Artigo – O skate “sambou” sobre o preconceito

Por Valdeci Oliveira –

Nas primeiras décadas do século passado, descer o morro ou andar pelas ruas da cidade do Rio de Janeiro com um pandeiro na mão era arriscado. A polícia confiscava o instrumento e seu dono, se não tivesse como provar que tinha um emprego regular, era preso por vadiagem. Num misto de racismo e ignorância, ser considerado bandido era um passo.

Pouco mais de meio século depois, na capital paulista, não eram os instrumentos de percussão utilizados pelos negros o alvo do conservadorismo e, novamente, da ignorância. Era o skate, um pedaço de tábua com quatro pequenas rodas que uma década antes começara a atrair o interesse dos jovens brasileiros. Andar com o equipamento por parques ou ruas também era caso de polícia.

Respaldada por uma decisão autoritária do então prefeito Jânio Quadros, ela perseguia e prendia quem ousasse se deslocar sobre a pequena prancha com rodas. Hoje o samba é a música que melhor ilustra a identidade brasileira, e o skate é um esporte olímpico responsável por trazer ao país três medalhas conquistadas nos Jogos de Tóquio. Ambas situações bem caracterizadas pelos adágios populares que nos lembram que o mundo dá voltas e nada melhor que um dia após o outro.

Em Santa Maria, não há registro, pelo menos oficialmente, de prisões e tampouco proibições contra o samba ou o skate, o que não significa inexistência de preconceito contra ambos.
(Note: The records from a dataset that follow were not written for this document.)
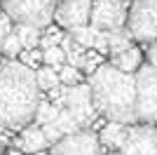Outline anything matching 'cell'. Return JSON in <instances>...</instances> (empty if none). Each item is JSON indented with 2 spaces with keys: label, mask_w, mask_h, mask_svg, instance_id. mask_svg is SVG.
<instances>
[{
  "label": "cell",
  "mask_w": 157,
  "mask_h": 155,
  "mask_svg": "<svg viewBox=\"0 0 157 155\" xmlns=\"http://www.w3.org/2000/svg\"><path fill=\"white\" fill-rule=\"evenodd\" d=\"M59 82H63V85H78L80 82V68H75V66H68V64H63V66H59Z\"/></svg>",
  "instance_id": "obj_21"
},
{
  "label": "cell",
  "mask_w": 157,
  "mask_h": 155,
  "mask_svg": "<svg viewBox=\"0 0 157 155\" xmlns=\"http://www.w3.org/2000/svg\"><path fill=\"white\" fill-rule=\"evenodd\" d=\"M42 134H45V139H47V143H56L61 139V132H59V127H56V122H47V125H42Z\"/></svg>",
  "instance_id": "obj_24"
},
{
  "label": "cell",
  "mask_w": 157,
  "mask_h": 155,
  "mask_svg": "<svg viewBox=\"0 0 157 155\" xmlns=\"http://www.w3.org/2000/svg\"><path fill=\"white\" fill-rule=\"evenodd\" d=\"M89 24L98 31H117L127 24V0H92Z\"/></svg>",
  "instance_id": "obj_6"
},
{
  "label": "cell",
  "mask_w": 157,
  "mask_h": 155,
  "mask_svg": "<svg viewBox=\"0 0 157 155\" xmlns=\"http://www.w3.org/2000/svg\"><path fill=\"white\" fill-rule=\"evenodd\" d=\"M38 103L40 92L31 66L12 59L0 64V129L26 127Z\"/></svg>",
  "instance_id": "obj_1"
},
{
  "label": "cell",
  "mask_w": 157,
  "mask_h": 155,
  "mask_svg": "<svg viewBox=\"0 0 157 155\" xmlns=\"http://www.w3.org/2000/svg\"><path fill=\"white\" fill-rule=\"evenodd\" d=\"M120 155H157V129L152 125H138L127 129V139Z\"/></svg>",
  "instance_id": "obj_9"
},
{
  "label": "cell",
  "mask_w": 157,
  "mask_h": 155,
  "mask_svg": "<svg viewBox=\"0 0 157 155\" xmlns=\"http://www.w3.org/2000/svg\"><path fill=\"white\" fill-rule=\"evenodd\" d=\"M105 35H108V52H110L113 57H117V54H122L124 50L131 47L129 33L122 31V28H117V31H105Z\"/></svg>",
  "instance_id": "obj_15"
},
{
  "label": "cell",
  "mask_w": 157,
  "mask_h": 155,
  "mask_svg": "<svg viewBox=\"0 0 157 155\" xmlns=\"http://www.w3.org/2000/svg\"><path fill=\"white\" fill-rule=\"evenodd\" d=\"M101 141L98 134H94L92 129H80L75 134L61 136L54 143L52 155H101Z\"/></svg>",
  "instance_id": "obj_7"
},
{
  "label": "cell",
  "mask_w": 157,
  "mask_h": 155,
  "mask_svg": "<svg viewBox=\"0 0 157 155\" xmlns=\"http://www.w3.org/2000/svg\"><path fill=\"white\" fill-rule=\"evenodd\" d=\"M96 35H98V28H94L92 24H85V26H78L71 31V38L75 40V45H80L82 50L87 47H94L96 42Z\"/></svg>",
  "instance_id": "obj_16"
},
{
  "label": "cell",
  "mask_w": 157,
  "mask_h": 155,
  "mask_svg": "<svg viewBox=\"0 0 157 155\" xmlns=\"http://www.w3.org/2000/svg\"><path fill=\"white\" fill-rule=\"evenodd\" d=\"M59 106H54V103L49 101H40L38 108H35V115H33V120H35V125H47V122H54L56 120V115H59Z\"/></svg>",
  "instance_id": "obj_18"
},
{
  "label": "cell",
  "mask_w": 157,
  "mask_h": 155,
  "mask_svg": "<svg viewBox=\"0 0 157 155\" xmlns=\"http://www.w3.org/2000/svg\"><path fill=\"white\" fill-rule=\"evenodd\" d=\"M148 61H150L148 66L157 68V40H152V42H150V50H148Z\"/></svg>",
  "instance_id": "obj_29"
},
{
  "label": "cell",
  "mask_w": 157,
  "mask_h": 155,
  "mask_svg": "<svg viewBox=\"0 0 157 155\" xmlns=\"http://www.w3.org/2000/svg\"><path fill=\"white\" fill-rule=\"evenodd\" d=\"M42 61H45V66H52V68L59 71V66L66 64V54H63V50H61L59 45H54V47L42 50Z\"/></svg>",
  "instance_id": "obj_20"
},
{
  "label": "cell",
  "mask_w": 157,
  "mask_h": 155,
  "mask_svg": "<svg viewBox=\"0 0 157 155\" xmlns=\"http://www.w3.org/2000/svg\"><path fill=\"white\" fill-rule=\"evenodd\" d=\"M66 89L68 87H63V85H56V87H52L49 89V97H52V103L54 106H63V101H66Z\"/></svg>",
  "instance_id": "obj_25"
},
{
  "label": "cell",
  "mask_w": 157,
  "mask_h": 155,
  "mask_svg": "<svg viewBox=\"0 0 157 155\" xmlns=\"http://www.w3.org/2000/svg\"><path fill=\"white\" fill-rule=\"evenodd\" d=\"M89 12H92V0H61L56 2L54 19L63 28L73 31L78 26L89 24Z\"/></svg>",
  "instance_id": "obj_10"
},
{
  "label": "cell",
  "mask_w": 157,
  "mask_h": 155,
  "mask_svg": "<svg viewBox=\"0 0 157 155\" xmlns=\"http://www.w3.org/2000/svg\"><path fill=\"white\" fill-rule=\"evenodd\" d=\"M89 92L96 113L110 122L129 125L136 120V78L122 73L110 64H101L89 75Z\"/></svg>",
  "instance_id": "obj_2"
},
{
  "label": "cell",
  "mask_w": 157,
  "mask_h": 155,
  "mask_svg": "<svg viewBox=\"0 0 157 155\" xmlns=\"http://www.w3.org/2000/svg\"><path fill=\"white\" fill-rule=\"evenodd\" d=\"M21 150L28 155H35V153H42V150L49 146L45 139V134H42V129L38 127V125H28L24 132H21V141H19Z\"/></svg>",
  "instance_id": "obj_11"
},
{
  "label": "cell",
  "mask_w": 157,
  "mask_h": 155,
  "mask_svg": "<svg viewBox=\"0 0 157 155\" xmlns=\"http://www.w3.org/2000/svg\"><path fill=\"white\" fill-rule=\"evenodd\" d=\"M2 52H5L10 59L24 52V47H21V40L17 38V33H14V31L10 33V35H5V40H2Z\"/></svg>",
  "instance_id": "obj_22"
},
{
  "label": "cell",
  "mask_w": 157,
  "mask_h": 155,
  "mask_svg": "<svg viewBox=\"0 0 157 155\" xmlns=\"http://www.w3.org/2000/svg\"><path fill=\"white\" fill-rule=\"evenodd\" d=\"M5 14L17 24H31V26H47L54 19L56 0H2Z\"/></svg>",
  "instance_id": "obj_3"
},
{
  "label": "cell",
  "mask_w": 157,
  "mask_h": 155,
  "mask_svg": "<svg viewBox=\"0 0 157 155\" xmlns=\"http://www.w3.org/2000/svg\"><path fill=\"white\" fill-rule=\"evenodd\" d=\"M21 57H24V61L21 64H38V61H42V50H28V52H21Z\"/></svg>",
  "instance_id": "obj_26"
},
{
  "label": "cell",
  "mask_w": 157,
  "mask_h": 155,
  "mask_svg": "<svg viewBox=\"0 0 157 155\" xmlns=\"http://www.w3.org/2000/svg\"><path fill=\"white\" fill-rule=\"evenodd\" d=\"M127 139V127L122 122H108L103 125L101 134H98V141L105 148H122V143Z\"/></svg>",
  "instance_id": "obj_12"
},
{
  "label": "cell",
  "mask_w": 157,
  "mask_h": 155,
  "mask_svg": "<svg viewBox=\"0 0 157 155\" xmlns=\"http://www.w3.org/2000/svg\"><path fill=\"white\" fill-rule=\"evenodd\" d=\"M127 33L141 42L157 40V0H134L127 10Z\"/></svg>",
  "instance_id": "obj_4"
},
{
  "label": "cell",
  "mask_w": 157,
  "mask_h": 155,
  "mask_svg": "<svg viewBox=\"0 0 157 155\" xmlns=\"http://www.w3.org/2000/svg\"><path fill=\"white\" fill-rule=\"evenodd\" d=\"M117 71L122 73H134L141 68V52L136 50V47H129V50H124L122 54H117V57H113V64Z\"/></svg>",
  "instance_id": "obj_13"
},
{
  "label": "cell",
  "mask_w": 157,
  "mask_h": 155,
  "mask_svg": "<svg viewBox=\"0 0 157 155\" xmlns=\"http://www.w3.org/2000/svg\"><path fill=\"white\" fill-rule=\"evenodd\" d=\"M14 33H17V38L21 40V47L24 50H35V47L40 45V28L38 26H31V24H17V28H14Z\"/></svg>",
  "instance_id": "obj_14"
},
{
  "label": "cell",
  "mask_w": 157,
  "mask_h": 155,
  "mask_svg": "<svg viewBox=\"0 0 157 155\" xmlns=\"http://www.w3.org/2000/svg\"><path fill=\"white\" fill-rule=\"evenodd\" d=\"M136 120L157 125V68L141 66L136 75Z\"/></svg>",
  "instance_id": "obj_5"
},
{
  "label": "cell",
  "mask_w": 157,
  "mask_h": 155,
  "mask_svg": "<svg viewBox=\"0 0 157 155\" xmlns=\"http://www.w3.org/2000/svg\"><path fill=\"white\" fill-rule=\"evenodd\" d=\"M94 50H98L101 54H105V52H108V35H105V31H98L96 42H94Z\"/></svg>",
  "instance_id": "obj_27"
},
{
  "label": "cell",
  "mask_w": 157,
  "mask_h": 155,
  "mask_svg": "<svg viewBox=\"0 0 157 155\" xmlns=\"http://www.w3.org/2000/svg\"><path fill=\"white\" fill-rule=\"evenodd\" d=\"M54 122H56V127H59V132H61L63 136L75 134V132H80V129H82V127L78 125V120L71 115V110H66V108L59 110V115H56V120H54Z\"/></svg>",
  "instance_id": "obj_19"
},
{
  "label": "cell",
  "mask_w": 157,
  "mask_h": 155,
  "mask_svg": "<svg viewBox=\"0 0 157 155\" xmlns=\"http://www.w3.org/2000/svg\"><path fill=\"white\" fill-rule=\"evenodd\" d=\"M35 82H38V89L49 92L52 87L59 85V73H56V68H52V66H42V68L35 71Z\"/></svg>",
  "instance_id": "obj_17"
},
{
  "label": "cell",
  "mask_w": 157,
  "mask_h": 155,
  "mask_svg": "<svg viewBox=\"0 0 157 155\" xmlns=\"http://www.w3.org/2000/svg\"><path fill=\"white\" fill-rule=\"evenodd\" d=\"M12 33V19L5 12H0V35H10Z\"/></svg>",
  "instance_id": "obj_28"
},
{
  "label": "cell",
  "mask_w": 157,
  "mask_h": 155,
  "mask_svg": "<svg viewBox=\"0 0 157 155\" xmlns=\"http://www.w3.org/2000/svg\"><path fill=\"white\" fill-rule=\"evenodd\" d=\"M2 40H5V35H0V50H2Z\"/></svg>",
  "instance_id": "obj_30"
},
{
  "label": "cell",
  "mask_w": 157,
  "mask_h": 155,
  "mask_svg": "<svg viewBox=\"0 0 157 155\" xmlns=\"http://www.w3.org/2000/svg\"><path fill=\"white\" fill-rule=\"evenodd\" d=\"M66 110H71V115L78 120V125L82 129L94 120L96 115V108L92 103V92H89V85L85 82H78V85H71L66 89V101H63Z\"/></svg>",
  "instance_id": "obj_8"
},
{
  "label": "cell",
  "mask_w": 157,
  "mask_h": 155,
  "mask_svg": "<svg viewBox=\"0 0 157 155\" xmlns=\"http://www.w3.org/2000/svg\"><path fill=\"white\" fill-rule=\"evenodd\" d=\"M66 64L75 66V68H82V66H85V50H82L80 45H75L68 54H66Z\"/></svg>",
  "instance_id": "obj_23"
}]
</instances>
Ao saber que o esporte fora reconhecido como prática olímpica, e que Kelvin Hoefler, Rayssa Leal e Pedro Barros nos brindaram com talento e reconhecimento mundial, não pude deixar de lembrar de quando fui prefeito da nossa cidade, e o skate, mais precisamente o apoio público a sua prática, foi alvo de severas críticas desferidas por alguns segmentos.

Como hoje, na época tínhamos a premissa de que os espaços públicos devem ser usufruídos democraticamente pela comunidade. Além disso, havíamos implementado o Orçamento Participativo (OP), um modelo transparente de discussão e decisão sobre como aplicar o orçamento da cidade que, ao fim e ao cabo, pertence à população, independentemente da sua idade ou condição social.
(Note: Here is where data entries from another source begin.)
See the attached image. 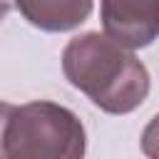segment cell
Returning a JSON list of instances; mask_svg holds the SVG:
<instances>
[{
	"label": "cell",
	"mask_w": 159,
	"mask_h": 159,
	"mask_svg": "<svg viewBox=\"0 0 159 159\" xmlns=\"http://www.w3.org/2000/svg\"><path fill=\"white\" fill-rule=\"evenodd\" d=\"M62 72L70 84L107 114H129L149 94L144 62L104 32L72 37L62 50Z\"/></svg>",
	"instance_id": "6da1fadb"
},
{
	"label": "cell",
	"mask_w": 159,
	"mask_h": 159,
	"mask_svg": "<svg viewBox=\"0 0 159 159\" xmlns=\"http://www.w3.org/2000/svg\"><path fill=\"white\" fill-rule=\"evenodd\" d=\"M84 149L87 134L72 109L47 99L10 107L2 159H77Z\"/></svg>",
	"instance_id": "7a4b0ae2"
},
{
	"label": "cell",
	"mask_w": 159,
	"mask_h": 159,
	"mask_svg": "<svg viewBox=\"0 0 159 159\" xmlns=\"http://www.w3.org/2000/svg\"><path fill=\"white\" fill-rule=\"evenodd\" d=\"M104 35L139 50L149 47L159 32V0H99Z\"/></svg>",
	"instance_id": "3957f363"
},
{
	"label": "cell",
	"mask_w": 159,
	"mask_h": 159,
	"mask_svg": "<svg viewBox=\"0 0 159 159\" xmlns=\"http://www.w3.org/2000/svg\"><path fill=\"white\" fill-rule=\"evenodd\" d=\"M94 0H15L20 15L42 32H67L92 15Z\"/></svg>",
	"instance_id": "277c9868"
},
{
	"label": "cell",
	"mask_w": 159,
	"mask_h": 159,
	"mask_svg": "<svg viewBox=\"0 0 159 159\" xmlns=\"http://www.w3.org/2000/svg\"><path fill=\"white\" fill-rule=\"evenodd\" d=\"M10 102H0V159H2V129H5V119H7V112H10Z\"/></svg>",
	"instance_id": "5b68a950"
},
{
	"label": "cell",
	"mask_w": 159,
	"mask_h": 159,
	"mask_svg": "<svg viewBox=\"0 0 159 159\" xmlns=\"http://www.w3.org/2000/svg\"><path fill=\"white\" fill-rule=\"evenodd\" d=\"M7 10H10V2H7V0H0V22L5 20V15H7Z\"/></svg>",
	"instance_id": "8992f818"
}]
</instances>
E foi numa das edições do OP, após as rodadas de debates entre os representantes das inúmeras regiões da cidade, que surgiu a demanda por um local onde os jovens pudessem usufruir desse esporte com segurança, deixando para trás o perigo de trafegar por ruas e entre carros. Discute aqui, negocia ali, ficou decidido pela construção de uma pista oficial no Centro Desportivo Municipal (CDM).

Por algum tempo, tratou-se da única pista com aquelas características em todo o interior do estado. Um trabalho que muito orgulhou a mim e a minha equipe, principalmente por ser uma decisão coletiva, que trouxe a gurizada junto à discussão de como funcionava o mundo real das escolhas políticas e frente a frente na luta pelo que desejavam.
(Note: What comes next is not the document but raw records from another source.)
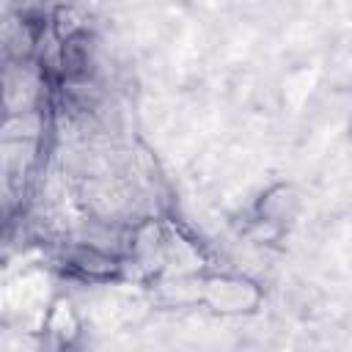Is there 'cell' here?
<instances>
[{
    "instance_id": "6da1fadb",
    "label": "cell",
    "mask_w": 352,
    "mask_h": 352,
    "mask_svg": "<svg viewBox=\"0 0 352 352\" xmlns=\"http://www.w3.org/2000/svg\"><path fill=\"white\" fill-rule=\"evenodd\" d=\"M157 300L170 308H204L220 319L256 316L264 308V286L248 275L228 267L198 264L168 278L154 280Z\"/></svg>"
},
{
    "instance_id": "7a4b0ae2",
    "label": "cell",
    "mask_w": 352,
    "mask_h": 352,
    "mask_svg": "<svg viewBox=\"0 0 352 352\" xmlns=\"http://www.w3.org/2000/svg\"><path fill=\"white\" fill-rule=\"evenodd\" d=\"M33 352H88V324L69 289H55L38 316Z\"/></svg>"
},
{
    "instance_id": "3957f363",
    "label": "cell",
    "mask_w": 352,
    "mask_h": 352,
    "mask_svg": "<svg viewBox=\"0 0 352 352\" xmlns=\"http://www.w3.org/2000/svg\"><path fill=\"white\" fill-rule=\"evenodd\" d=\"M52 264L63 280H74L85 286L88 283L110 286L129 278L132 258L121 250H110L96 242H69L55 253Z\"/></svg>"
},
{
    "instance_id": "277c9868",
    "label": "cell",
    "mask_w": 352,
    "mask_h": 352,
    "mask_svg": "<svg viewBox=\"0 0 352 352\" xmlns=\"http://www.w3.org/2000/svg\"><path fill=\"white\" fill-rule=\"evenodd\" d=\"M300 209H302L300 190L286 179L272 182L264 190H258V195L250 201L245 212L248 231L261 242H275L294 226Z\"/></svg>"
},
{
    "instance_id": "5b68a950",
    "label": "cell",
    "mask_w": 352,
    "mask_h": 352,
    "mask_svg": "<svg viewBox=\"0 0 352 352\" xmlns=\"http://www.w3.org/2000/svg\"><path fill=\"white\" fill-rule=\"evenodd\" d=\"M346 132H349V140H352V116H349V124H346Z\"/></svg>"
}]
</instances>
Sem surpresa – até porque muitos achavam que orçamento público e povo não deveriam andar juntos quando o assunto é definição de prioridades – fomos atacados com argumentos que sequer poderiam ser chamados como tal. Entre eles, de que o custo era alto e se poderia comprar um apartamento com os R$ 55 mil investidos. Os críticos viam as tribos do skate como hordas de vândalos desocupados e não como simples jovens sedentos por praticar esportes ou conviver socialmente em um espaço que não fosse preciso pagar uma mensalidade.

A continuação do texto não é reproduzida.